Why yes. Sometimes. If you’re lucky. And the ripper themselves fixed it up. Issue is, lots of people can rip game models, some will even sell them on Etsy as “cosplay ready!” Some of those people do great work. Others are damn dirty liars. Knowing which is sometimes non-trivial unless you have a go-to trustworthy source.
I’ll give you an example. At one point I was tasked to print a 3D model file listed as “cosplay ready”. the artist wanted $18 for the model. They even had pictures of printed shapes. They were all basic jewelry accoutrements of a popular gatcha game. I paid them the $18.
Let’s just say it wound up not being the “does great work!” variety. The model was so obviously a straight game rip the pieces sat in space as if the character model they were stuck to had simply been clicked on and deleted. Much of the geometry was impossible to print by either not being connected in any way to anything or connecting to things at the micron level, rendering them as fragile enough to break under the stress of a fart erupting from a gnat next door. On top of that, all the edges were polygon edges with no extra smoothing, meaning they were POINTY.

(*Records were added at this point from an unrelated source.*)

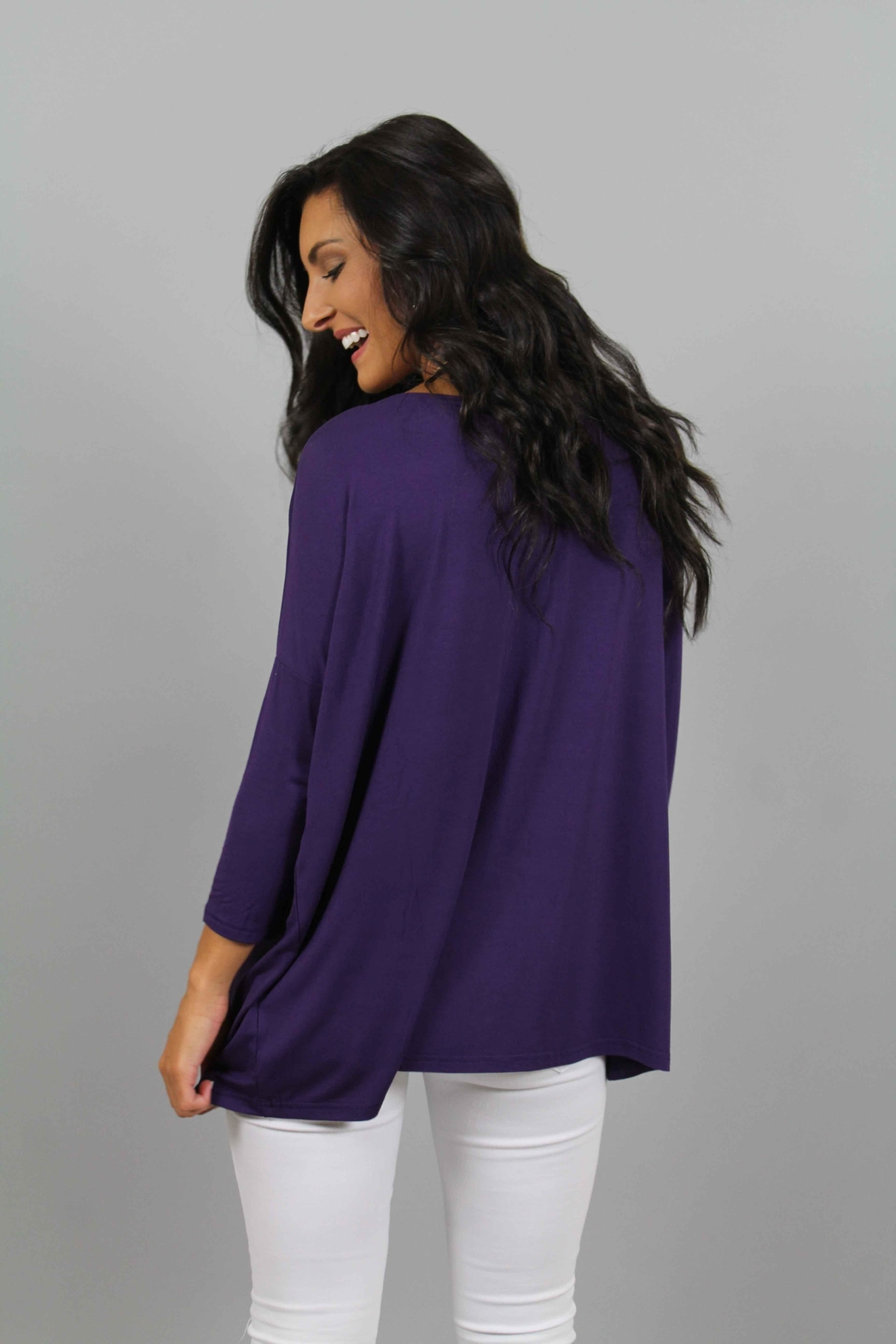 Piko  Purple Top - Side Cropped Image
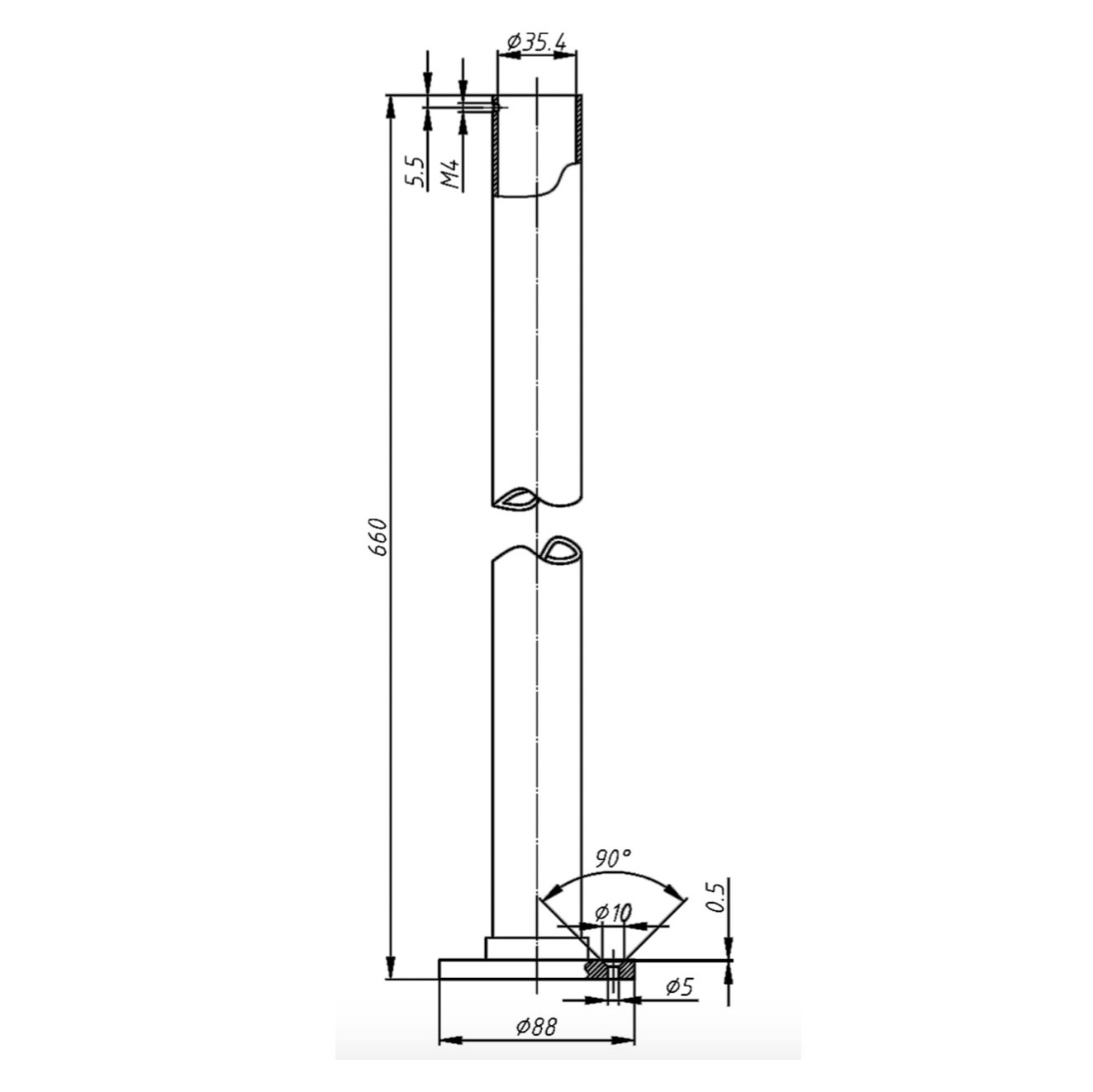 Freestanding Legs for Bath Shower Mixer Technical Bathwaters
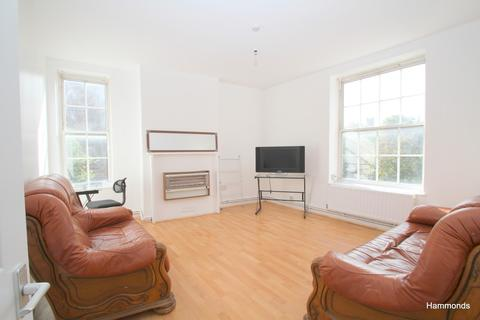 4 bedroom apartment for sale - Shadwell Gardens, London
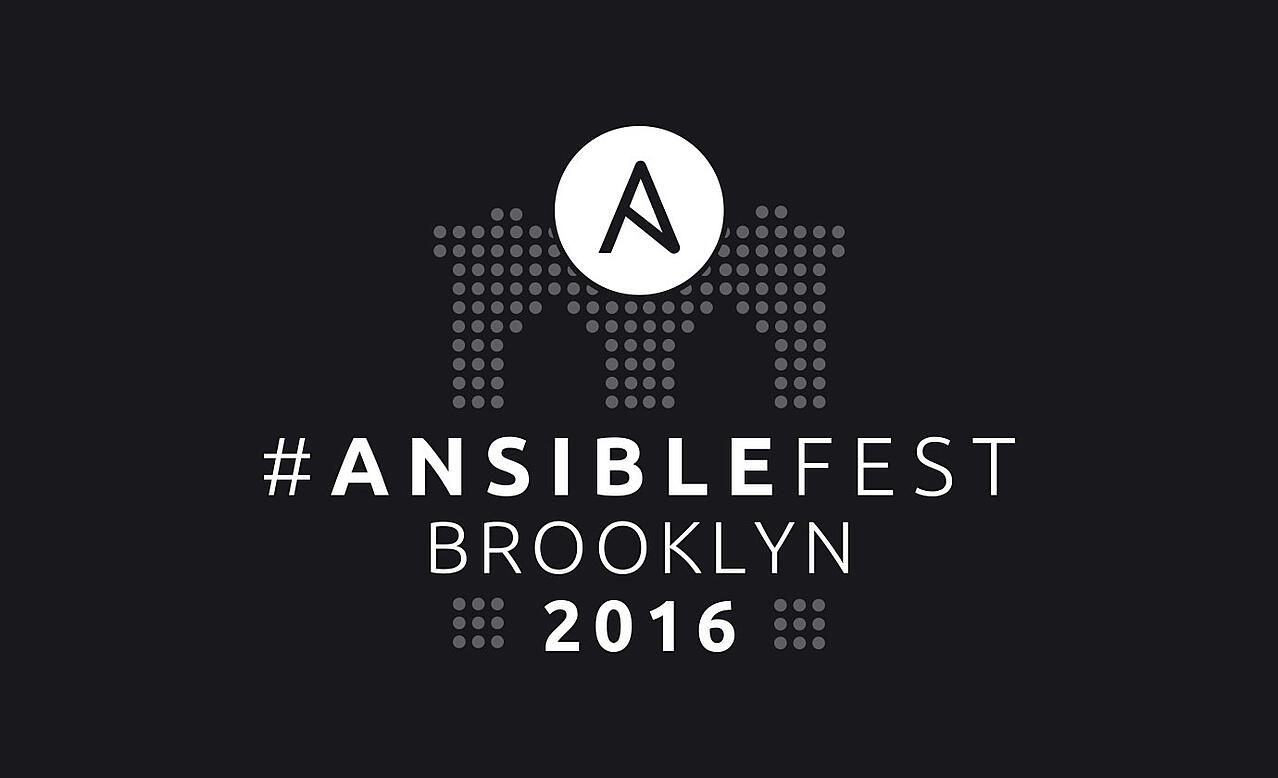Why-Attend-Ansible-Fest-Brooklyn-Blog.png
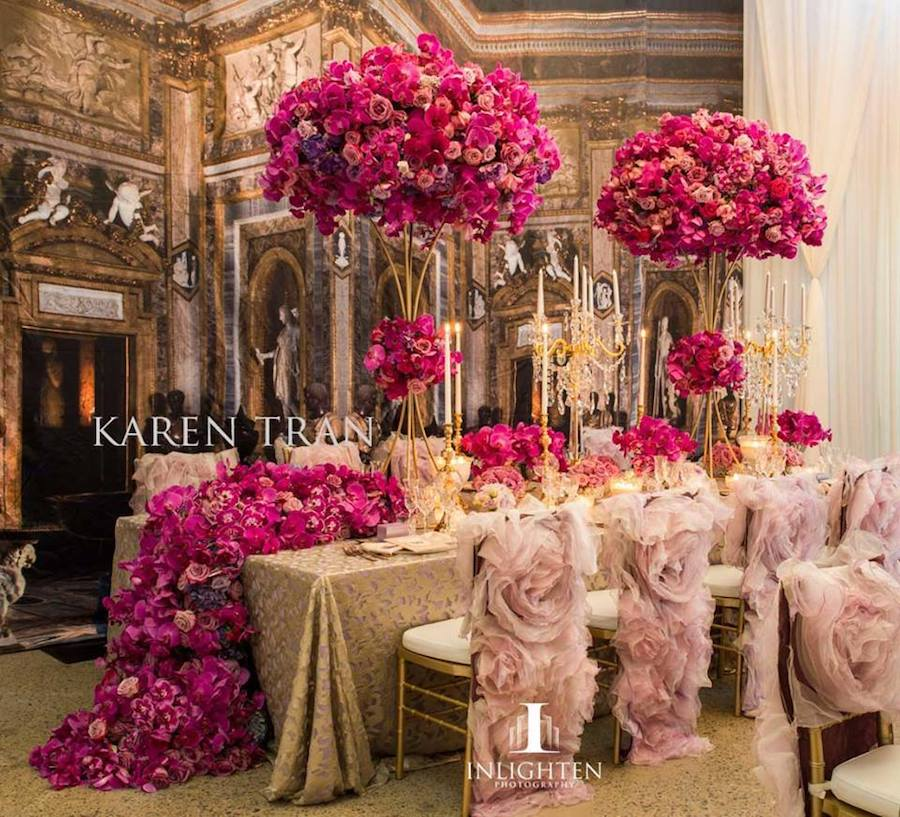 15 Glamorous Wedding Tablescapes Belle The Magazine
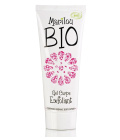 Tělový peeling Marilou Bio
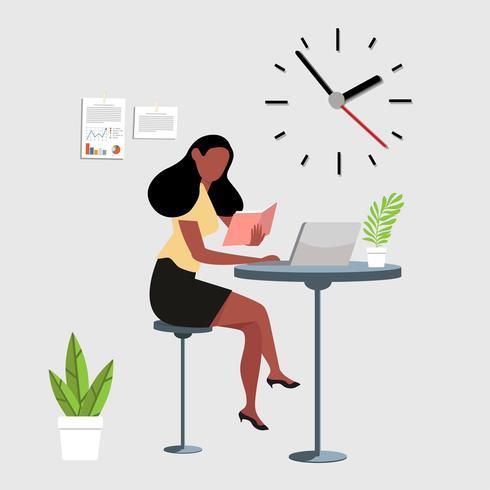 mulher lendo um livro com espaço de trabalho do computador vetor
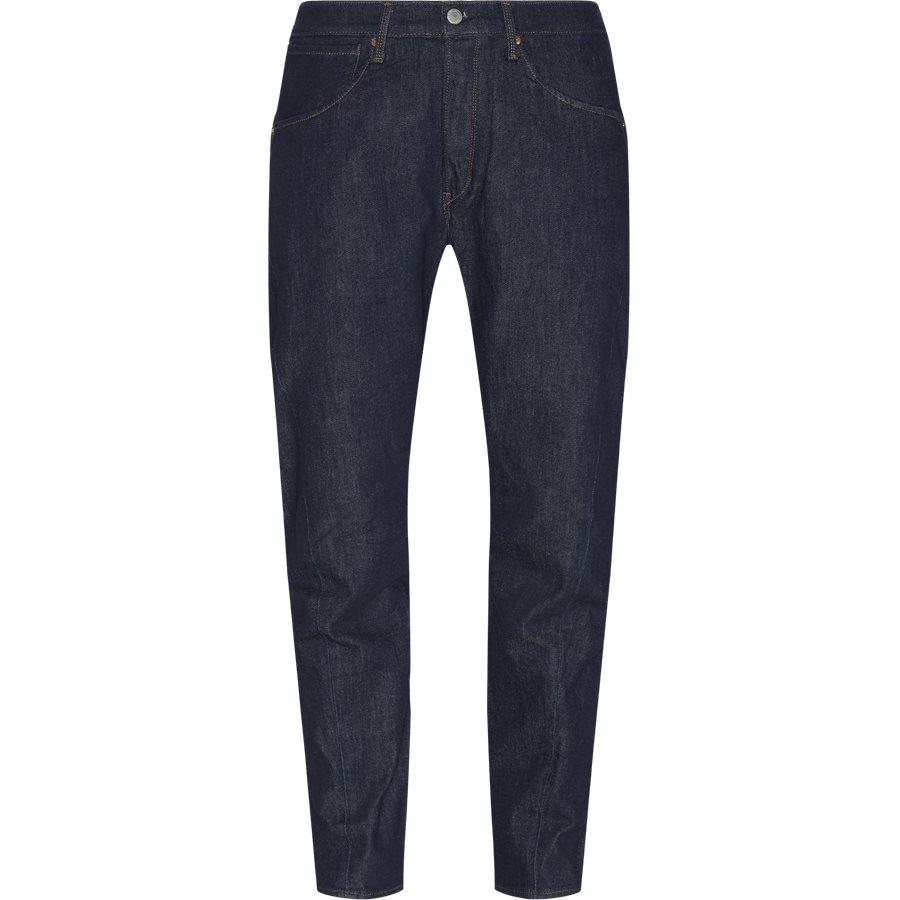 72779-0000 - Engineered Jeans 72779-0000 - Jeans - Tapered fit - DENIM - 2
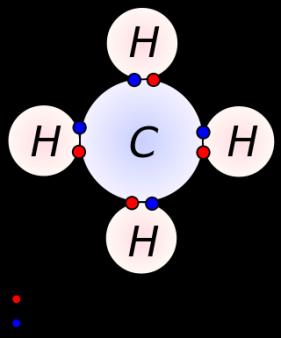 334px-Covalent.es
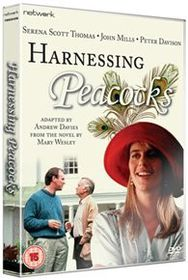 Harnessing Peacocks (Import DVD)
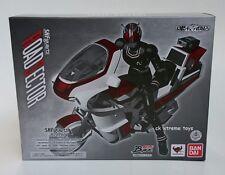Masked Kamen Rider Black SH S.H.Figuarts Road Sector Bike Motorcycle Bandai 2014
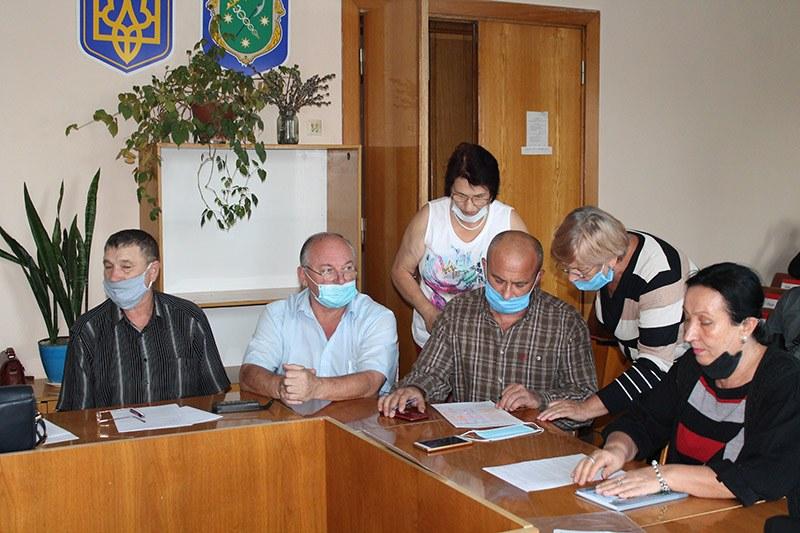 komisia.vybory3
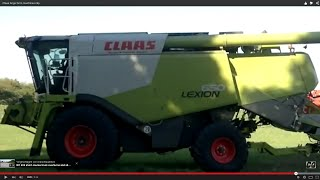 Claas large farm machines   clip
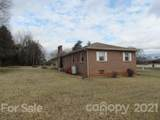 217 Lackey Farm Road - Photo 27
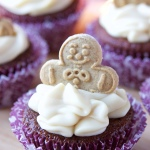 Gingerbread Cupcakes with Caramel Icing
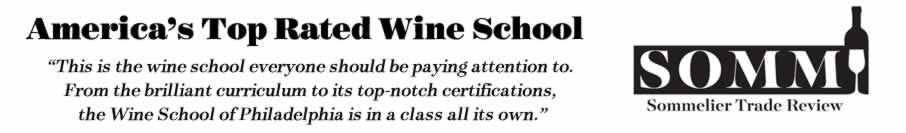 wine school review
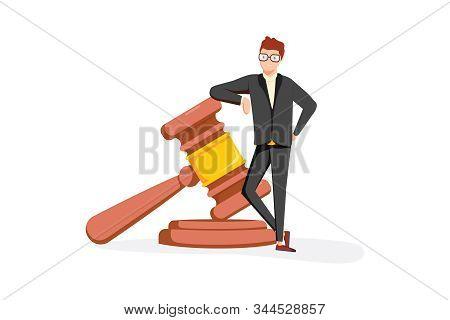 Business Lawyer Holding Wooden Judge Gavel. Legal Verdict, Legislation Authority Vector Concept. Leg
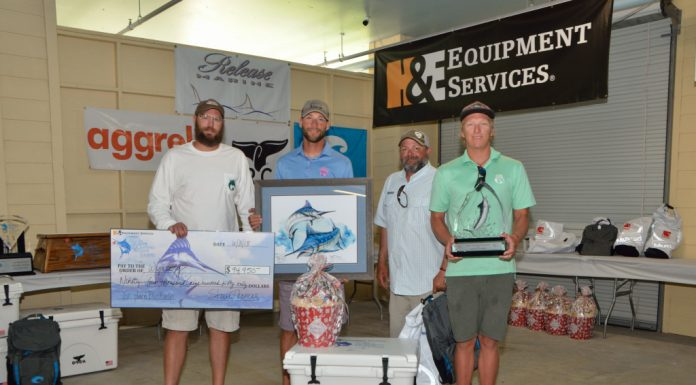 1st Place Blue Marlin-Wynsong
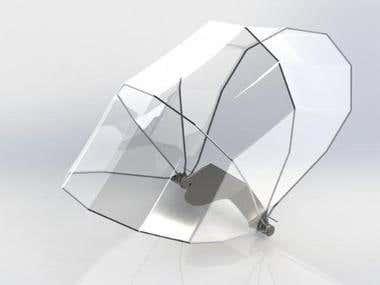 Senior Design - Bella Umbrella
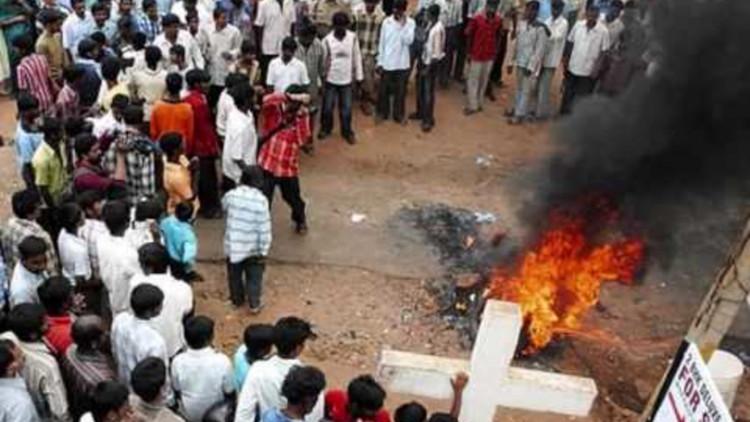 INDIA_-_0107_-_Canonizzazione_Orissa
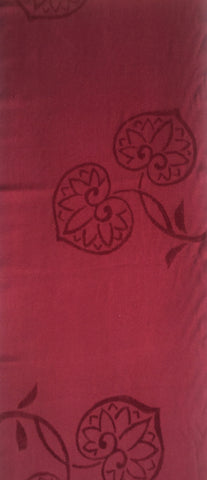 6143: 1950s Japanese silk  1/2 length view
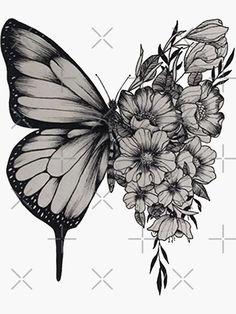 "Butterfly Tattoos 58356 ""Butterfly Tattoo Shawn Mendes"" Sticker by merchal Cover Up Tattoos For Women, Lower Arm Tattoos, Tattoos For Women Flowers, Tattoos For Women Half Sleeve, Shoulder Tattoos For Women, Wrist Tattoos For Women, Side Thigh Tattoos Women, Big Cover Up Tattoos, Lower Stomach Tattoos"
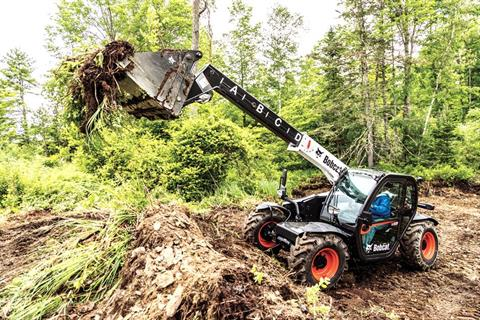 2017 Bobcat 72 in. General Purpose Bucket (VH) in Fond Du Lac, Wisconsin - Photo 3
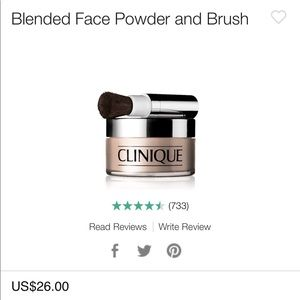 Clinique Blended Powder Transparency 4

So while you CAN download or buy prepped ripped models, understand that it’s a jungle out there. And selling rips from copywritten material falls into the legal grey cornfield I won’t address here as the line of what is “transformative” isn’t straightforward.
This section will be short: Google it.
Honestly, googling “how to rip models from [game]” or “modding characters from [game]” will lead you to where you need. All games are different, so the methods vary.
Lots of games do share an engine, however, so the advice for, say, ripping models from Arc System Works fighting games, may apply to other titles using the Unreal Engine as well. Tools like UModel, for example, are used by multiple modding communities to grab Unreal Engine models.
The bigger the modding community of a given game, the more likely you’ll find what you need to rip the geometry out.
Great! Now, we go through a few things that are important to know about game models.
A game model may look absolutely complete when looked at in the context of the game they were made for, but lots of corners are cut or things are removed to make it run better, smoother, and with less strain on the hardware. If it’s an armour piece, it may not even have a backside as it might just clip into the character itself and thus, in an effort to save on storage and unneeded processing, be bare of anything that isn’t straight up facing the camera. Equally, stuff such as plate armour, shin pads, etc… may actually be physically PART of the character model. That might not be a hat or helmet you’re looking at, it might be that character’s entire head, unless the game ever plans on removing either to show you the other side.
Regretfully, no, Samus Aran or Master Chief aren’t hiding in their powersuits. You’re playing a powersuit that occasionally has eyeballs or a piece of face attached.
As such, you may need to create additional geometry to fill in the blanks left by the game artist.
Armour in a game can clip, meaning the pieces can enter each other as if intangible. I don’t think I need to remind you that if your cosplay does that, then something has gone seriously wrong and you might, in fact, be dead.
Also, they may be held together by literally nothing. So you may need to build in allowances or places to attach rope or fabric or something.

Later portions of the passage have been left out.